===== QUOTED PASSAGE
Citation : 2025 Latest Caselaw 1931 Tel
Judgement Date : 10 February, 2025

Telangana High Court

Smt.K.Lavanya vs Chittmalla Rajani, on 10 February, 2025

         THE HONOURABLE SRI JUSTICE K.SURENDER
               CRIMINAL APPEAL No.730 OF 2019
JUDGMENT:

The appellant/complainant preferred this appeal aggrieved by

the acquittal of the accused, recorded by the Special Magistrate III,

Cyberabad at Malkajgiri, in C.C.No.27 of 2018, dated 01.03.2019,

under Section 138 of the Negotiable Instruments Act, 1881.
==========
===== DATASET SECTION
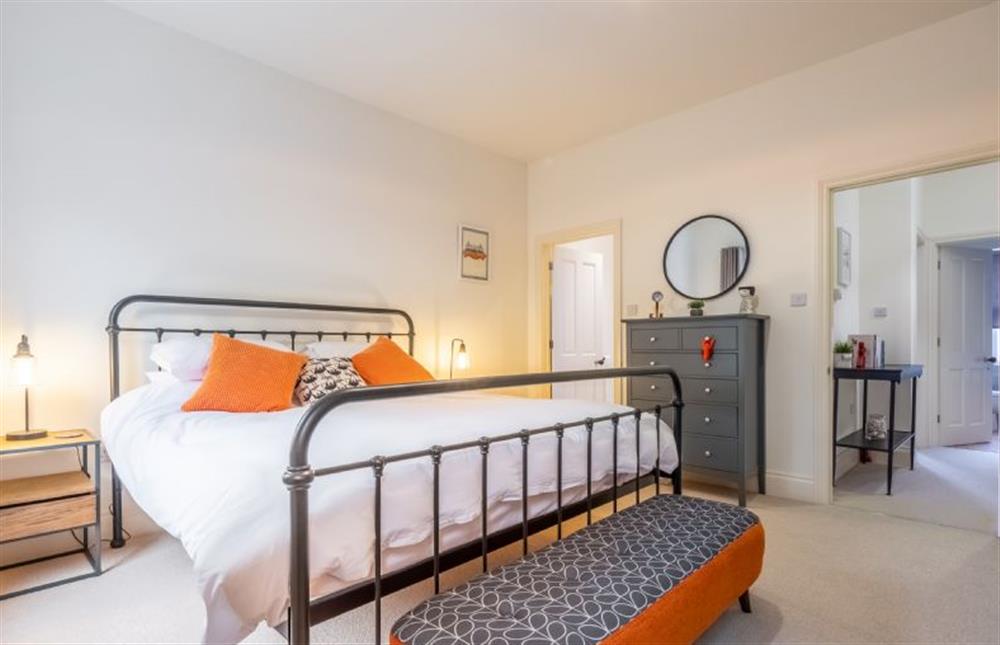 First Floor: Master bedroom with a super king sized bed  at The Coach House, Cromer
==========
## WORK REQUEST 1:
From the judgment excerpt, output everything from "THE HONOURABLE SRI" down to "Instruments Act, 1881.".
## WORK REQUEST 2:
According to the judgment excerpt, which court recorded the acquittal of the accused?

## ANSWER 1:
THE HONOURABLE SRI JUSTICE K.SURENDER
               CRIMINAL APPEAL No.730 OF 2019
JUDGMENT:

The appellant/complainant preferred this appeal aggrieved by

the acquittal of the accused, recorded by the Special Magistrate III,

Cyberabad at Malkajgiri, in C.C.No.27 of 2018, dated 01.03.2019,

under Section 138 of the Negotiable Instruments Act, 1881.

## ANSWER 2:
The Special Magistrate III, Cyberabad at Malkajgiri.